Hail generous Bard! Oh could my grateful Heart
Describe the transports which thy Strains impart
In Language worthy of thy Theme and Thee,
Sublime yet soft, and regular yet free,
How vain the wish! – too languid is my lay,
Too cold, my Heart’s warm feelings to convey.
Ah! why has Modesty conceal’d that Name
Which every Muse should consecrate to Fame?
Tho’ Indolence, with fascinating Pow’r,
Detains me captive in her Syren Bow’r,
Tho’ long this drooping Heart has ceas’d to glow,
New Life thy animating Strains bestow.
Display’d by Thee, see pleasures all refin’d
With sweet attraction court the enraptur’d Mind!
Science assumes her soul enchanting Mien
And smiling Virtue crowns the blissful scene.
Oh Lov’d and Hon’d! tho’ unknown whose Soul
Unlimited by Custom’s low Controul
With generous Ardor pleads the Female cause
Against thy Sex’s arbitrary Laws.
How few like Thee would bid a female Mind
Take every Knowledge in of every kind.
Alas, ev’n some on whom the sacred Ray
Of Learning pours an intellectual Day
Would limit Female Genius and deny
The paths of science to the longing Eye,
The noblest Gift of Heaven with selfish Pride
Forever from our hapless Sex would hide.
But thou with generous Ardor bids’t us soar
And all unfetter’d Learning’s paths explore.
The grateful Lay let every female raise
And every Shade grow vocal with thy Praise.
Nor let thy candid generous Mind refuse
This humble tribute from a rustic Muse;
If yet thy Feet thro’ Life’s long Labyrinth stray
Still may the Muses prompt the tuneful Lay,
To Thee may Heaven its choicest Gifts impart
And be thy Bliss as ample as thy Heart.
Text: MS, Steele Collection, Angus Library, Regent’s Park College, Oxford, STE 5/5/iv; also Whelan, Nonconformist Women Writers, vol. 3, p. 90. ‘The Female Right to Literature, in a Letter to a Young Lady, from Florence’ was a poem by Thomas Seward (1708-90), Prebend of Lichfield and father of the poet and popular literary figure, Anna Seward (1747-1809).
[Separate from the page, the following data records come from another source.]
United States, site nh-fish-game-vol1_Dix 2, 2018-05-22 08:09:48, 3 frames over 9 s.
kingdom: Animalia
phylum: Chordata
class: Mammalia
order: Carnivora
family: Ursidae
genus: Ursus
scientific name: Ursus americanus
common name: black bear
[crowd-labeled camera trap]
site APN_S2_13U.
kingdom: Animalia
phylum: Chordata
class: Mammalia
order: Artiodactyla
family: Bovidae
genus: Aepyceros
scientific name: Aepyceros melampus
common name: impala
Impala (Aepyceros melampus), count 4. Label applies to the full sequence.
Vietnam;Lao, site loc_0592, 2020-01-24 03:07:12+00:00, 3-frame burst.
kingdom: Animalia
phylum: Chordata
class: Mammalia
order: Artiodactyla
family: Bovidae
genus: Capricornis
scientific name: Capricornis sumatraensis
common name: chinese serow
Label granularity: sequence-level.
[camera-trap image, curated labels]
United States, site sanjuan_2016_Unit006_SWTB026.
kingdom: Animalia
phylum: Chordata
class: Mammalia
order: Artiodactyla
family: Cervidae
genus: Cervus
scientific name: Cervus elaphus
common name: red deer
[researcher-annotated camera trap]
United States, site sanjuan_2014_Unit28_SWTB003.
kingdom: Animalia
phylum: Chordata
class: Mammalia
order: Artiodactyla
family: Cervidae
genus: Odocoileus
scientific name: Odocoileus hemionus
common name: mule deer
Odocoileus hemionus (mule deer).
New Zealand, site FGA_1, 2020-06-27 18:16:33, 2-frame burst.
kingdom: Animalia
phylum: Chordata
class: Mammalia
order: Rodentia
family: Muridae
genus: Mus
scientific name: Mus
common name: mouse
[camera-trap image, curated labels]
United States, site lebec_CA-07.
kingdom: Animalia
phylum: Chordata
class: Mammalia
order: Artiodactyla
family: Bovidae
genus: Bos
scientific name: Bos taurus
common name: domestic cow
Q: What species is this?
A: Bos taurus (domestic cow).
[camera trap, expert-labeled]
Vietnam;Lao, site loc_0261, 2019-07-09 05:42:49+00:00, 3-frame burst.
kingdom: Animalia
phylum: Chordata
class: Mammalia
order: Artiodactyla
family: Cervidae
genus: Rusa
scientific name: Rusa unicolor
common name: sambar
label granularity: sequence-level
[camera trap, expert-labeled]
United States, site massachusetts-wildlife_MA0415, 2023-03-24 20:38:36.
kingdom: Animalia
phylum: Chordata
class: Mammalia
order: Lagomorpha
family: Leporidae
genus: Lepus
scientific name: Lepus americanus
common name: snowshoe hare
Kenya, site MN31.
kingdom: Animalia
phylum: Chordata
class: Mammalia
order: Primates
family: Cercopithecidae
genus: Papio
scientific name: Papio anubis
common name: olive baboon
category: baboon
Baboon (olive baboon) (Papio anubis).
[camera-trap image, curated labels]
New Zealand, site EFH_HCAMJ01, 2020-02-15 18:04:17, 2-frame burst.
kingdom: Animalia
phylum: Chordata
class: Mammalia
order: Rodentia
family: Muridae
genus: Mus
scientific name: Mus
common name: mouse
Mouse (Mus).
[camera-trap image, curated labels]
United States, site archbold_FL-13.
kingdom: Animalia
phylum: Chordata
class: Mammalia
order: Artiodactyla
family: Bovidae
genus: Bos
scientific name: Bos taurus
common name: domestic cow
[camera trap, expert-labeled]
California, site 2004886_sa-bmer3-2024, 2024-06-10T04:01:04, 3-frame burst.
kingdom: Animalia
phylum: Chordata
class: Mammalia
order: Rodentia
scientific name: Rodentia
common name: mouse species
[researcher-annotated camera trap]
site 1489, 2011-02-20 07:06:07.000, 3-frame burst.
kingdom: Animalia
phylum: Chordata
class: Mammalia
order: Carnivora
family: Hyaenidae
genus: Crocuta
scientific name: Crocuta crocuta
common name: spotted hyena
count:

The poem appeared anonymously in Robert Dodsley’s Collection of Poems. By Several Hands (London, 1748), vol. 2, pp. 295-302. The Steeles may have owned the Dodsley volume, or it may have come to Broughton by way of Mary Scott during her extended stay at the Steeles in late 1772-early 1773, for Scott also uses some lines from Seward’s poem as an inscription to The Female Advocate.